2. Bioware has managed to wed MMO styled gameplay to their traditional single player RPG storytelling medium. This turned out to work very well. I basically feel like I'm playing KOTOR 3 but with the occasional need to ignore random people running around and a chat window.
3. Whoever made those Bioware movies should be comissioned immediately by Lucas Arts to make a Star Wars trilogy of films using the CGI displayed here. Oh, and maybe give them cart blanche to do whatever the hell sort of storyline they want.
4. The gameplay is really conventional (I haven't even read the tutorial bits, the gameplay is a natural to anyone who's played any MMOs at all since December 2004) but this does not detract from the fun. The shoot-them-up component I've experienced so far as a republic trooper has been fairly engaging as starter zones go.
5. Bioware-style dialogue trees. I am already developing a sense of who my trooper cyborg is and whether he's a maverick, a tow-the-line sort of guy, or an embittered soul. I'm only a few hours in and I'm already being confronted with tough decisions. Hell, I got a classic, "fetch me my necklace" quest and it rapidly blew up into a "she could be a spy for the Sith Empire!" subplot. I really don't know what I'd do with all my free time if it weren't for Bioware and Bethesda knocking out such quality, thoughtful RPGs these days. Read a lot more, I guess.
6. Fully voiced, including your own character. I can't express strongly enough what an impact this has. Age of Conan had this up to about level 20-22, for example, and it was well done (until you left the starter zone and voiced dialogue suddenly got very scarce). Hell, even among single player RPGs I think a voiced protagonist is a smart move; contrast Mass Effect with Dragon Age or Fallout 3, for example.
7. Graphics are good. I cranked it up to max and it is a nice looking game, for an MMO. Not as slick as a dedicated single player experience, but still superior to most MMOs on the market right now.

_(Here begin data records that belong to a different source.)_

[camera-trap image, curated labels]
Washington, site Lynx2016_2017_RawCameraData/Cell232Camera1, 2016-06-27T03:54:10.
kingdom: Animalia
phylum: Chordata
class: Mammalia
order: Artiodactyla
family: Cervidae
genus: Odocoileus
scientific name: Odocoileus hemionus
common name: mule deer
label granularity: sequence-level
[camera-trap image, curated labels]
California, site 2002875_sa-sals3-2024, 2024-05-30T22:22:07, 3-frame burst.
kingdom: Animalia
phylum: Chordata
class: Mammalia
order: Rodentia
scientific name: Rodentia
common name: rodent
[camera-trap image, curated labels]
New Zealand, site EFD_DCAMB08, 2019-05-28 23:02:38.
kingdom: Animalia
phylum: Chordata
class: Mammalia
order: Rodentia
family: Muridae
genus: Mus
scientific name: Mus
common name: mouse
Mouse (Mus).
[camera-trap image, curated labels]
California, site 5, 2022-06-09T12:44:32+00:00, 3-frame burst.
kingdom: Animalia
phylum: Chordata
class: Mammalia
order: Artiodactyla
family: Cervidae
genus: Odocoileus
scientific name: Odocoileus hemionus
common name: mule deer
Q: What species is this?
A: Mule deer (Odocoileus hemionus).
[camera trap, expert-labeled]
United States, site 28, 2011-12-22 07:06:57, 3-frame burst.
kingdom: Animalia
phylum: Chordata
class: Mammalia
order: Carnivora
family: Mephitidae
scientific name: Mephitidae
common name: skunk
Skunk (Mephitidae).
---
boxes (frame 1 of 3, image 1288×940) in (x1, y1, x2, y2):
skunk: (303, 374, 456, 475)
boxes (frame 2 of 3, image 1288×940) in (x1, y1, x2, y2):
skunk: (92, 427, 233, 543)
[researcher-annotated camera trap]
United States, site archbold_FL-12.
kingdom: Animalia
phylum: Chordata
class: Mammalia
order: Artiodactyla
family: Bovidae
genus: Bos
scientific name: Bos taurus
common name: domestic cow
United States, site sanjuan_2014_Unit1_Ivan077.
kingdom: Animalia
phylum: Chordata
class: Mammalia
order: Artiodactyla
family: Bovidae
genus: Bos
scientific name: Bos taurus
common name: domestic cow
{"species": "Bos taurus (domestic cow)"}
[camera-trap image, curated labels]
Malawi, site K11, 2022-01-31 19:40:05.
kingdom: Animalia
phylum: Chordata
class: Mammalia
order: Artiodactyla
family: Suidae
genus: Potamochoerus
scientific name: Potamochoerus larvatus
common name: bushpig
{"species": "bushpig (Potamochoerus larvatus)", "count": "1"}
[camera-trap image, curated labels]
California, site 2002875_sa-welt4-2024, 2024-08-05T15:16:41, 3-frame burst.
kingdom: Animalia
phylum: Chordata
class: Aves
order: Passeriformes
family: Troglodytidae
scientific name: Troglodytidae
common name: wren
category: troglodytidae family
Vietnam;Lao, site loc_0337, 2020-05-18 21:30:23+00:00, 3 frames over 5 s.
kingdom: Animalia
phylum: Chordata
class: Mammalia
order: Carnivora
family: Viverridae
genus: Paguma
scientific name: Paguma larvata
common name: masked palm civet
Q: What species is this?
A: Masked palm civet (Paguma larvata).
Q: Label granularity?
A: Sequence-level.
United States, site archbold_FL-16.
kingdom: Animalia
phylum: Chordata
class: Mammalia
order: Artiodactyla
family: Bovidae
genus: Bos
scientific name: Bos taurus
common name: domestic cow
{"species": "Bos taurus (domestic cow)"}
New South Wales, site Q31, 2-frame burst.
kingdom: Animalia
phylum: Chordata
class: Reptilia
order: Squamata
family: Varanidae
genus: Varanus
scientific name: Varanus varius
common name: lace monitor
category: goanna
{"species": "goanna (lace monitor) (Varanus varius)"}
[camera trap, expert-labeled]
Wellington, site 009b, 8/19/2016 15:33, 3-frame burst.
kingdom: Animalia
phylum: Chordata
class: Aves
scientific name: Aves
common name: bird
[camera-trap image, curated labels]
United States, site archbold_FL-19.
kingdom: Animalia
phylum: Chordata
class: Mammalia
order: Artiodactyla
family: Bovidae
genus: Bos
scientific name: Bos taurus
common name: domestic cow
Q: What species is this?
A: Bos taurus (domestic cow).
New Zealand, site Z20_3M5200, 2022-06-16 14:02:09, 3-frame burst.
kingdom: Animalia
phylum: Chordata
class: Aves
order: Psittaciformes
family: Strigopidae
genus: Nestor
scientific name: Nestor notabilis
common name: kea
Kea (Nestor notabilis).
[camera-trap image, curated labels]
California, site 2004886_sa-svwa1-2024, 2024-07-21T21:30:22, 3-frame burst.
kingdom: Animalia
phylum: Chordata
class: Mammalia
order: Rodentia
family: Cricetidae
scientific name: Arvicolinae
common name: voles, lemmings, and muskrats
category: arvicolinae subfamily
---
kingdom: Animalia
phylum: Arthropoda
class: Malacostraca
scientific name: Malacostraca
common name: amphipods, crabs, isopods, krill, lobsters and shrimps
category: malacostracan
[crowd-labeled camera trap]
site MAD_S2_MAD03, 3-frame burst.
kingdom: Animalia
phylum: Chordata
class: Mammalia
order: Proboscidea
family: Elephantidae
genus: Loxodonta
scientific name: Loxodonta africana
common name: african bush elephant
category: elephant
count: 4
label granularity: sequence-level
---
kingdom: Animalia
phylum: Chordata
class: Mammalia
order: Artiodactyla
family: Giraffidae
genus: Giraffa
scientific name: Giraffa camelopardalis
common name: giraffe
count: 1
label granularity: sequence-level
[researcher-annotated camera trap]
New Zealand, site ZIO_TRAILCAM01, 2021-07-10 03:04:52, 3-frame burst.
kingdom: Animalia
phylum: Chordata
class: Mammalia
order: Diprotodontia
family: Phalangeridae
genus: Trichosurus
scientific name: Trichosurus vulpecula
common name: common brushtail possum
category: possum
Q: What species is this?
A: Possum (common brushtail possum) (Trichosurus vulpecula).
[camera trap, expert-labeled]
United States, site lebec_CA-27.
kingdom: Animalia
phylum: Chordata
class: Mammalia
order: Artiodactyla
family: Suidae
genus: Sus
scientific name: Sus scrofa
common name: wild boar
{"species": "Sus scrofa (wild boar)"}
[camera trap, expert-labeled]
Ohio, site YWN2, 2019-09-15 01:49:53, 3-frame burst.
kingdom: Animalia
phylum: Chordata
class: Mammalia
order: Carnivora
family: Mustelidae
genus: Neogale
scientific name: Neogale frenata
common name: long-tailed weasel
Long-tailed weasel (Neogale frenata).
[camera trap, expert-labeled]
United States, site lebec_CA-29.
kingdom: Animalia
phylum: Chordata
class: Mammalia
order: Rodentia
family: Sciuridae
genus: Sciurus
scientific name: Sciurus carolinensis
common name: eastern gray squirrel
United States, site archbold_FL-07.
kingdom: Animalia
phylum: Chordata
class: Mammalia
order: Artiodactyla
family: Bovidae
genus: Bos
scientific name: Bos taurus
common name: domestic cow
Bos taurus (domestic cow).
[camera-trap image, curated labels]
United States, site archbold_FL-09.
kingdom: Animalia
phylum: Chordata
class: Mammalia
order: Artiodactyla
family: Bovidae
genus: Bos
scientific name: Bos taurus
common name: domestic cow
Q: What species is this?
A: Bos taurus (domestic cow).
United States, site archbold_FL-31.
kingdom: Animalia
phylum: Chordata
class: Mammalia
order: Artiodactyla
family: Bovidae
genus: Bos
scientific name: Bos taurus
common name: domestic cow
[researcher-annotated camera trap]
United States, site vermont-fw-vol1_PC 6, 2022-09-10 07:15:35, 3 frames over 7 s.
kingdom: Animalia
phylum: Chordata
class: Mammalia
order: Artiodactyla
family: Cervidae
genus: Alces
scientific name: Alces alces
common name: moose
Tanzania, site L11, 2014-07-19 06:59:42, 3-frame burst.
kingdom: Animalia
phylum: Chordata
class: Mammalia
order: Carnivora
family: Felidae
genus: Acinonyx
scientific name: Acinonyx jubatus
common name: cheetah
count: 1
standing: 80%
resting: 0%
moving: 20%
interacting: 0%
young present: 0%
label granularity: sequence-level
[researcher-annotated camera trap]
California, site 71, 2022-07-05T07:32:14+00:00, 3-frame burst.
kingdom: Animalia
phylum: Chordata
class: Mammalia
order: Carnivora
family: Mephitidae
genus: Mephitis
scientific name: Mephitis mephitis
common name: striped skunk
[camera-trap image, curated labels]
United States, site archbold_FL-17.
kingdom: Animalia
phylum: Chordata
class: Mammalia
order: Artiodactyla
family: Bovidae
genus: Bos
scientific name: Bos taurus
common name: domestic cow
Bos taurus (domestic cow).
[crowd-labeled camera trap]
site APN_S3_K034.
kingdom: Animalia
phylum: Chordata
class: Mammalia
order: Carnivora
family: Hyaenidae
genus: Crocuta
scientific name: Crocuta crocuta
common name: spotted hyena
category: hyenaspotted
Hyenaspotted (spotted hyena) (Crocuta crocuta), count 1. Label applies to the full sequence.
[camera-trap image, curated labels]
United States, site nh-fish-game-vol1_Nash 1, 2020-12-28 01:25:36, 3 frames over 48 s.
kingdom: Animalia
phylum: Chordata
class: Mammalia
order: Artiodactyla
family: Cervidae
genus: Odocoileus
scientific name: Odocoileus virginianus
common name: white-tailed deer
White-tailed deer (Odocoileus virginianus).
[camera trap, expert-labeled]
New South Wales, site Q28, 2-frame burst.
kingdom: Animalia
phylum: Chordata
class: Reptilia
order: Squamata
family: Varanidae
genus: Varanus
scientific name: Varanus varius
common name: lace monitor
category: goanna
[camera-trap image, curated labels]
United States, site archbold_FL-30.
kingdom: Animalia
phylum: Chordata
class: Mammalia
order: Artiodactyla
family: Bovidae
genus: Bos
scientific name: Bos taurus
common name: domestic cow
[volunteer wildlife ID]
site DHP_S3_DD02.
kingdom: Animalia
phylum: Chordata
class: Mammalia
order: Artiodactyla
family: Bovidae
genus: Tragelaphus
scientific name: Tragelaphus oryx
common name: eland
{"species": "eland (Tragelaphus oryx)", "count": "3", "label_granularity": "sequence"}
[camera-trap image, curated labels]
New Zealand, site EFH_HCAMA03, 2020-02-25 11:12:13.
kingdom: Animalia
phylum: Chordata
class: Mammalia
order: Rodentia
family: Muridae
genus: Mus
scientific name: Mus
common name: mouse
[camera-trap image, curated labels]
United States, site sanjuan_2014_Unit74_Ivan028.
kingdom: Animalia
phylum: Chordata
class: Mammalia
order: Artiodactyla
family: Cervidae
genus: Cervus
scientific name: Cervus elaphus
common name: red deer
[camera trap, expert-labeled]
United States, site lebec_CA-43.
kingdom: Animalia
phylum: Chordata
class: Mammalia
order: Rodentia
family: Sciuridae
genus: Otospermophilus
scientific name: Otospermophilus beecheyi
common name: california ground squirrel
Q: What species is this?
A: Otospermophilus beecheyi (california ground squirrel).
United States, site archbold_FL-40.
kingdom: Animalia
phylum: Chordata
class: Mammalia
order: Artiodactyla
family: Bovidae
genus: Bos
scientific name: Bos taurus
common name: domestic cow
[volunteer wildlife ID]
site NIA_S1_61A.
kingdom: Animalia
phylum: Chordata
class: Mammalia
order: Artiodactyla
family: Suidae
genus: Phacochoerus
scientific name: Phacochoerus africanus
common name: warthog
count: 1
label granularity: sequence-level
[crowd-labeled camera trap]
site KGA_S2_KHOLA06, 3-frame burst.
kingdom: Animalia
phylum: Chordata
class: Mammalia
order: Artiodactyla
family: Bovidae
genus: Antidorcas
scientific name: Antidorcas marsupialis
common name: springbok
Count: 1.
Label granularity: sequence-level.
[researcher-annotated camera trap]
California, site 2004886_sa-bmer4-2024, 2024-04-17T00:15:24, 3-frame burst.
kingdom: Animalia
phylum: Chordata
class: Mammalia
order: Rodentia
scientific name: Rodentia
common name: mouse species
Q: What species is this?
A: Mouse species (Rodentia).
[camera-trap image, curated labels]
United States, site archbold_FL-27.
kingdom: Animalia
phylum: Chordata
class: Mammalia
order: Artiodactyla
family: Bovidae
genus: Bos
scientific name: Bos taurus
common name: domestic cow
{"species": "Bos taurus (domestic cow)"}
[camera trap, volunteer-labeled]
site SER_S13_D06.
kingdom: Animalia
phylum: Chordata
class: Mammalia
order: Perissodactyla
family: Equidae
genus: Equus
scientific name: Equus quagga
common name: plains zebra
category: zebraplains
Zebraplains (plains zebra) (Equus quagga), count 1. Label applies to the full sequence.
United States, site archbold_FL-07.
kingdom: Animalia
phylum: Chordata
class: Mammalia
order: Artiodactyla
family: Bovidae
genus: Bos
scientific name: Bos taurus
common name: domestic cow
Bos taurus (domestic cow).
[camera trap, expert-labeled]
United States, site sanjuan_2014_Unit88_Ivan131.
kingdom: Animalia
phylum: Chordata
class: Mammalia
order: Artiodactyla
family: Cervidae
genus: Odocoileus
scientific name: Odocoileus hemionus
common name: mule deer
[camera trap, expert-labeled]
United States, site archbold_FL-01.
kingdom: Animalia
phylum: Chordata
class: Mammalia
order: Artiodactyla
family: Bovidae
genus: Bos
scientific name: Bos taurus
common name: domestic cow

So I opted for a three months at a time subscription plan. I think it will take me at good long time to finish all of the individual character campaigns in SWTOR, and it's the first MMO I've played since DDO and Champions Online that really grabbed me and now has me keen to play more.
While playing with Marcus in my lap last night he did something I hadn't seen to date: he started staring long and hard at the screen.* Did he recognize shapes and images as the same stuff he sees Mom playing all the time? Or is he just now starting to develop better, far ranging vision? I need to read up a bit on this. He's starting to pay more attention to odd things, like staring intensely at my book shelf (which I imagine looks like a panoply of colors to him) or his stuffed monkeys and ducks hanging from his comfy baby chair.
Okay, enough rambling! I have some preloaded stuff for my S&W Ages articles, and am hoping to get another TME feature done this weekend, but if I don't post much else between now and New Years, have a grand old time for the holidays!
Dies Natalis Solis Invicti!
*Should he even be looking at a computer screen? Try reading up on early childhood parenting, and you'll discover more wacked out, contradictory information than you can shake a stick at!